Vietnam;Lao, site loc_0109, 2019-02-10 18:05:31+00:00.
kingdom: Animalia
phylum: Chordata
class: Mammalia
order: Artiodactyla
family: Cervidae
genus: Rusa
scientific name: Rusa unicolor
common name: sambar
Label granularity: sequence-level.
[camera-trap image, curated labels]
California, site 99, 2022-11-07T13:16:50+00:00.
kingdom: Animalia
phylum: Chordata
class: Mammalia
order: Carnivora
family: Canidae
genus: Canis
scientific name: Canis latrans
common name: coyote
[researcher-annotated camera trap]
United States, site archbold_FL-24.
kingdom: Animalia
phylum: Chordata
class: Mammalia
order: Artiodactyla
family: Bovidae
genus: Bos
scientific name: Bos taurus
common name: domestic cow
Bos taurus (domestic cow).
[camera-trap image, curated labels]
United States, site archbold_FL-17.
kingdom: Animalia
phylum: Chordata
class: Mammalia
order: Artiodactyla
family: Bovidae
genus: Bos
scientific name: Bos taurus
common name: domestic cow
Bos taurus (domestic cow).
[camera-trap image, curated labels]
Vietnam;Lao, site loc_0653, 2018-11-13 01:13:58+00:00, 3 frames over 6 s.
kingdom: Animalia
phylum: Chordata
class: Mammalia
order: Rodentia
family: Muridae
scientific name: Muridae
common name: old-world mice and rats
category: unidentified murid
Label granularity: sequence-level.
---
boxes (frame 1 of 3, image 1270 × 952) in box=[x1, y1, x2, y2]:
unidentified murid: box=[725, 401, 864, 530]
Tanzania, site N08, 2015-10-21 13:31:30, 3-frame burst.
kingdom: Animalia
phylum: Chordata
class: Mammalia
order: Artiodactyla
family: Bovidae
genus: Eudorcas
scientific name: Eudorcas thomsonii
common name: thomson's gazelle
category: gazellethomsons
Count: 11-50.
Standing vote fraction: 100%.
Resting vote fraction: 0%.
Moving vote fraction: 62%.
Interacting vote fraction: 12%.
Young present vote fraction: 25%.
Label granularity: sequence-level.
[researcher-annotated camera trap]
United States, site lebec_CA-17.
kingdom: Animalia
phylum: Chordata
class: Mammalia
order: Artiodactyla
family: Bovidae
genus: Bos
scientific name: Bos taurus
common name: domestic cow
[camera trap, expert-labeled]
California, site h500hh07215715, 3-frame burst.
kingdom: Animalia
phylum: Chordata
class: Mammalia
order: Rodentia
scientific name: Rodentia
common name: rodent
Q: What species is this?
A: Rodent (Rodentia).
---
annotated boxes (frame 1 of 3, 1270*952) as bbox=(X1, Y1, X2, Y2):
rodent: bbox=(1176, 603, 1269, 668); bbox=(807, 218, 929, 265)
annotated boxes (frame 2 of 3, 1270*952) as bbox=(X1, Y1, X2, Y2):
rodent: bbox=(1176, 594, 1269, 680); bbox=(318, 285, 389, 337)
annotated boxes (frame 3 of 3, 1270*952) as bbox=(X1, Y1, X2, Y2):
_ _ _ _ _ _ _
| Directions |
Return every line of the data unchanged.

| Reply |
Vietnam;Lao, site loc_0109, 2019-02-10 18:05:31+00:00.
kingdom: Animalia
phylum: Chordata
class: Mammalia
order: Artiodactyla
family: Cervidae
genus: Rusa
scientific name: Rusa unicolor
common name: sambar
Label granularity: sequence-level.
[camera-trap image, curated labels]
California, site 99, 2022-11-07T13:16:50+00:00.
kingdom: Animalia
phylum: Chordata
class: Mammalia
order: Carnivora
family: Canidae
genus: Canis
scientific name: Canis latrans
common name: coyote
[researcher-annotated camera trap]
United States, site archbold_FL-24.
kingdom: Animalia
phylum: Chordata
class: Mammalia
order: Artiodactyla
family: Bovidae
genus: Bos
scientific name: Bos taurus
common name: domestic cow
Bos taurus (domestic cow).
[camera-trap image, curated labels]
United States, site archbold_FL-17.
kingdom: Animalia
phylum: Chordata
class: Mammalia
order: Artiodactyla
family: Bovidae
genus: Bos
scientific name: Bos taurus
common name: domestic cow
Bos taurus (domestic cow).
[camera-trap image, curated labels]
Vietnam;Lao, site loc_0653, 2018-11-13 01:13:58+00:00, 3 frames over 6 s.
kingdom: Animalia
phylum: Chordata
class: Mammalia
order: Rodentia
family: Muridae
scientific name: Muridae
common name: old-world mice and rats
category: unidentified murid
Label granularity: sequence-level.
---
boxes (frame 1 of 3, image 1270 × 952) in box=[x1, y1, x2, y2]:
unidentified murid: box=[725, 401, 864, 530]
Tanzania, site N08, 2015-10-21 13:31:30, 3-frame burst.
kingdom: Animalia
phylum: Chordata
class: Mammalia
order: Artiodactyla
family: Bovidae
genus: Eudorcas
scientific name: Eudorcas thomsonii
common name: thomson's gazelle
category: gazellethomsons
Count: 11-50.
Standing vote fraction: 100%.
Resting vote fraction: 0%.
Moving vote fraction: 62%.
Interacting vote fraction: 12%.
Young present vote fraction: 25%.
Label granularity: sequence-level.
[researcher-annotated camera trap]
United States, site lebec_CA-17.
kingdom: Animalia
phylum: Chordata
class: Mammalia
order: Artiodactyla
family: Bovidae
genus: Bos
scientific name: Bos taurus
common name: domestic cow
[camera trap, expert-labeled]
California, site h500hh07215715, 3-frame burst.
kingdom: Animalia
phylum: Chordata
class: Mammalia
order: Rodentia
scientific name: Rodentia
common name: rodent
Q: What species is this?
A: Rodent (Rodentia).
---
annotated boxes (frame 1 of 3, 1270*952) as bbox=(X1, Y1, X2, Y2):
rodent: bbox=(1176, 603, 1269, 668); bbox=(807, 218, 929, 265)
annotated boxes (frame 2 of 3, 1270*952) as bbox=(X1, Y1, X2, Y2):
rodent: bbox=(1176, 594, 1269, 680); bbox=(318, 285, 389, 337)
annotated boxes (frame 3 of 3, 1270*952) as bbox=(X1, Y1, X2, Y2):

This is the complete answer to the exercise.